▶ _DATA IN THIS EXERCISE_
..........

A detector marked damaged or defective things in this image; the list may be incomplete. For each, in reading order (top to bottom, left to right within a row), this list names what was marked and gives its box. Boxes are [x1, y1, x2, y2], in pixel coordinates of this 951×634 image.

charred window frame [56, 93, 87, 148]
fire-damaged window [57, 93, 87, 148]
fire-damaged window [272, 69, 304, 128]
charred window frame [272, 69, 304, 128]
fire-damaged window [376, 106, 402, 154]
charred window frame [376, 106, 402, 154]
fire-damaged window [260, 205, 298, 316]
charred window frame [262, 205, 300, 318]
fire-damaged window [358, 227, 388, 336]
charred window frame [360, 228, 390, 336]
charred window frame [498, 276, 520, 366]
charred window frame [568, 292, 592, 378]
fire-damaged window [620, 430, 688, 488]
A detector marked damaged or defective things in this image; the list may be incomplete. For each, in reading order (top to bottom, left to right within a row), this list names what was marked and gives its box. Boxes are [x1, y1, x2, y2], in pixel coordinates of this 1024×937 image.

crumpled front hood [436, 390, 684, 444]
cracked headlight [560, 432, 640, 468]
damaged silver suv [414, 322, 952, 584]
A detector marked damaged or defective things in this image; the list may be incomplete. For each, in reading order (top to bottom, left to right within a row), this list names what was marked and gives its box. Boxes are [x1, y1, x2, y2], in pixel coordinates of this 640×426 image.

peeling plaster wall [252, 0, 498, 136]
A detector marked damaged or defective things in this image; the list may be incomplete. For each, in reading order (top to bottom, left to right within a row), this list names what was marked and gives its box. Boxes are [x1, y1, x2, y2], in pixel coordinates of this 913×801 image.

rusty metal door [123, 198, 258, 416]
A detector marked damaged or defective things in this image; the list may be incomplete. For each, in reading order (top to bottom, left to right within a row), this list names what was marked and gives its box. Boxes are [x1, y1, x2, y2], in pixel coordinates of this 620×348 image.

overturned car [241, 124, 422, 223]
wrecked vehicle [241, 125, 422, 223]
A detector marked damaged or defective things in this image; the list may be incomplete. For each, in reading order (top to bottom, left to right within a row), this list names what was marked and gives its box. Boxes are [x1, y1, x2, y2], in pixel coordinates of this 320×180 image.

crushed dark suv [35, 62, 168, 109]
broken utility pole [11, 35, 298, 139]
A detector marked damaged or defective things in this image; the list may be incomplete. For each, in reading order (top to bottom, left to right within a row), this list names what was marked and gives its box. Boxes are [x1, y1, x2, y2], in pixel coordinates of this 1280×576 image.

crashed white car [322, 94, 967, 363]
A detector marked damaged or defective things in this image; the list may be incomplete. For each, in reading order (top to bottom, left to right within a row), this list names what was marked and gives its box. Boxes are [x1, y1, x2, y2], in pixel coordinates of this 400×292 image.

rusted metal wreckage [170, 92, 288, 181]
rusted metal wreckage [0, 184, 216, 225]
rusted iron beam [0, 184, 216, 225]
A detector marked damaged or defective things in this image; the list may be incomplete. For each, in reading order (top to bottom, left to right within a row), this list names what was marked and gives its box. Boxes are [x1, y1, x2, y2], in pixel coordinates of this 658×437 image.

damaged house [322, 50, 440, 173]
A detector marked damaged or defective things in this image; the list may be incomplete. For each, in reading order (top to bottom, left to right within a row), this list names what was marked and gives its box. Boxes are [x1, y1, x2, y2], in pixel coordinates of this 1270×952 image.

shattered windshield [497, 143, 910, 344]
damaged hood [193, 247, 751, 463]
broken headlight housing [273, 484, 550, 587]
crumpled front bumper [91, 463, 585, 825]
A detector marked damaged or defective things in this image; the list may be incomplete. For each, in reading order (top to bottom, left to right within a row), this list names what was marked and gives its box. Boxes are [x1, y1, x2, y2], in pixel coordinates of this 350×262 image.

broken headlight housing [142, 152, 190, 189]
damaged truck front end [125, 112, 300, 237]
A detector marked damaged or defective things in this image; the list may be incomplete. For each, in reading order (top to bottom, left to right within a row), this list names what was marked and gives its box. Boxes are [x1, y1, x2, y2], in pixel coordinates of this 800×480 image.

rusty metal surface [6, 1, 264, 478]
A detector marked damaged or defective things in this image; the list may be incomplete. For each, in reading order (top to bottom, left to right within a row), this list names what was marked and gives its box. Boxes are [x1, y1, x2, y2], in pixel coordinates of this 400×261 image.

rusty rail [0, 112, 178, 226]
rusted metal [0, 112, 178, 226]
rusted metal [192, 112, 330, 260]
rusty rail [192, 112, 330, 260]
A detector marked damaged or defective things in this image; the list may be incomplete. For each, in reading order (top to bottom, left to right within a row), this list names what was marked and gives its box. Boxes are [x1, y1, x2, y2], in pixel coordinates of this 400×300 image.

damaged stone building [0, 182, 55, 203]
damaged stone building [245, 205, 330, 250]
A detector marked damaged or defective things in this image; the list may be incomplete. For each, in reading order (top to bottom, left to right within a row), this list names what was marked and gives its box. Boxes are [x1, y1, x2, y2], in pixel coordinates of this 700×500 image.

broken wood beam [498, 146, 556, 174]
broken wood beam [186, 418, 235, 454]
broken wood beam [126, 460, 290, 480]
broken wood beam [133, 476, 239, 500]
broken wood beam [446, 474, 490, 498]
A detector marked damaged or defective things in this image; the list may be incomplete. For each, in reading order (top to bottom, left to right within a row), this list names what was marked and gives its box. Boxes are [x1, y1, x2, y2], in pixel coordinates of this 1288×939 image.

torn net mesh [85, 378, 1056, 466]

..........

▶ _TRY IT_
The listing above is to be transcribed exactly. Include every line.

▶ _TASK OUTPUT_
A detector marked damaged or defective things in this image; the list may be incomplete. For each, in reading order (top to bottom, left to right within a row), this list names what was marked and gives its box. Boxes are [x1, y1, x2, y2], in pixel coordinates of this 951×634 image.

charred window frame [56, 93, 87, 148]
fire-damaged window [57, 93, 87, 148]
fire-damaged window [272, 69, 304, 128]
charred window frame [272, 69, 304, 128]
fire-damaged window [376, 106, 402, 154]
charred window frame [376, 106, 402, 154]
fire-damaged window [260, 205, 298, 316]
charred window frame [262, 205, 300, 318]
fire-damaged window [358, 227, 388, 336]
charred window frame [360, 228, 390, 336]
charred window frame [498, 276, 520, 366]
charred window frame [568, 292, 592, 378]
fire-damaged window [620, 430, 688, 488]
A detector marked damaged or defective things in this image; the list may be incomplete. For each, in reading order (top to bottom, left to right within a row), this list names what was marked and gives its box. Boxes are [x1, y1, x2, y2], in pixel coordinates of this 1024×937 image.

crumpled front hood [436, 390, 684, 444]
cracked headlight [560, 432, 640, 468]
damaged silver suv [414, 322, 952, 584]
A detector marked damaged or defective things in this image; the list may be incomplete. For each, in reading order (top to bottom, left to right within a row), this list names what was marked and gives its box. Boxes are [x1, y1, x2, y2], in pixel coordinates of this 640×426 image.

peeling plaster wall [252, 0, 498, 136]
A detector marked damaged or defective things in this image; the list may be incomplete. For each, in reading order (top to bottom, left to right within a row), this list names what was marked and gives its box. Boxes are [x1, y1, x2, y2], in pixel coordinates of this 913×801 image.

rusty metal door [123, 198, 258, 416]
A detector marked damaged or defective things in this image; the list may be incomplete. For each, in reading order (top to bottom, left to right within a row), this list names what was marked and gives its box. Boxes are [x1, y1, x2, y2], in pixel coordinates of this 620×348 image.

overturned car [241, 124, 422, 223]
wrecked vehicle [241, 125, 422, 223]
A detector marked damaged or defective things in this image; the list may be incomplete. For each, in reading order (top to bottom, left to right within a row), this list names what was marked and gives its box. Boxes are [x1, y1, x2, y2], in pixel coordinates of this 320×180 image.

crushed dark suv [35, 62, 168, 109]
broken utility pole [11, 35, 298, 139]
A detector marked damaged or defective things in this image; the list may be incomplete. For each, in reading order (top to bottom, left to right within a row), this list names what was marked and gives its box. Boxes are [x1, y1, x2, y2], in pixel coordinates of this 1280×576 image.

crashed white car [322, 94, 967, 363]
A detector marked damaged or defective things in this image; the list may be incomplete. For each, in reading order (top to bottom, left to right within a row), this list names what was marked and gives its box. Boxes are [x1, y1, x2, y2], in pixel coordinates of this 400×292 image.

rusted metal wreckage [170, 92, 288, 181]
rusted metal wreckage [0, 184, 216, 225]
rusted iron beam [0, 184, 216, 225]
A detector marked damaged or defective things in this image; the list may be incomplete. For each, in reading order (top to bottom, left to right within a row), this list names what was marked and gives its box. Boxes are [x1, y1, x2, y2], in pixel coordinates of this 658×437 image.

damaged house [322, 50, 440, 173]
A detector marked damaged or defective things in this image; the list may be incomplete. For each, in reading order (top to bottom, left to right within a row), this list names what was marked and gives its box. Boxes are [x1, y1, x2, y2], in pixel coordinates of this 1270×952 image.

shattered windshield [497, 143, 910, 344]
damaged hood [193, 247, 751, 463]
broken headlight housing [273, 484, 550, 587]
crumpled front bumper [91, 463, 585, 825]
A detector marked damaged or defective things in this image; the list may be incomplete. For each, in reading order (top to bottom, left to right within a row), this list names what was marked and gives its box. Boxes are [x1, y1, x2, y2], in pixel coordinates of this 350×262 image.

broken headlight housing [142, 152, 190, 189]
damaged truck front end [125, 112, 300, 237]
A detector marked damaged or defective things in this image; the list may be incomplete. For each, in reading order (top to bottom, left to right within a row), this list names what was marked and gives its box. Boxes are [x1, y1, x2, y2], in pixel coordinates of this 800×480 image.

rusty metal surface [6, 1, 264, 478]
A detector marked damaged or defective things in this image; the list may be incomplete. For each, in reading order (top to bottom, left to right within a row), this list names what was marked and gives its box. Boxes are [x1, y1, x2, y2], in pixel coordinates of this 400×261 image.

rusty rail [0, 112, 178, 226]
rusted metal [0, 112, 178, 226]
rusted metal [192, 112, 330, 260]
rusty rail [192, 112, 330, 260]
A detector marked damaged or defective things in this image; the list may be incomplete. For each, in reading order (top to bottom, left to right within a row), this list names what was marked and gives its box. Boxes are [x1, y1, x2, y2], in pixel coordinates of this 400×300 image.

damaged stone building [0, 182, 55, 203]
damaged stone building [245, 205, 330, 250]
A detector marked damaged or defective things in this image; the list may be incomplete. For each, in reading order (top to bottom, left to right within a row), this list names what was marked and gives its box. Boxes are [x1, y1, x2, y2], in pixel coordinates of this 700×500 image.

broken wood beam [498, 146, 556, 174]
broken wood beam [186, 418, 235, 454]
broken wood beam [126, 460, 290, 480]
broken wood beam [133, 476, 239, 500]
broken wood beam [446, 474, 490, 498]
A detector marked damaged or defective things in this image; the list may be incomplete. For each, in reading order (top to bottom, left to right within a row), this list names what was marked and gives its box. Boxes are [x1, y1, x2, y2], in pixel coordinates of this 1288×939 image.

torn net mesh [85, 378, 1056, 466]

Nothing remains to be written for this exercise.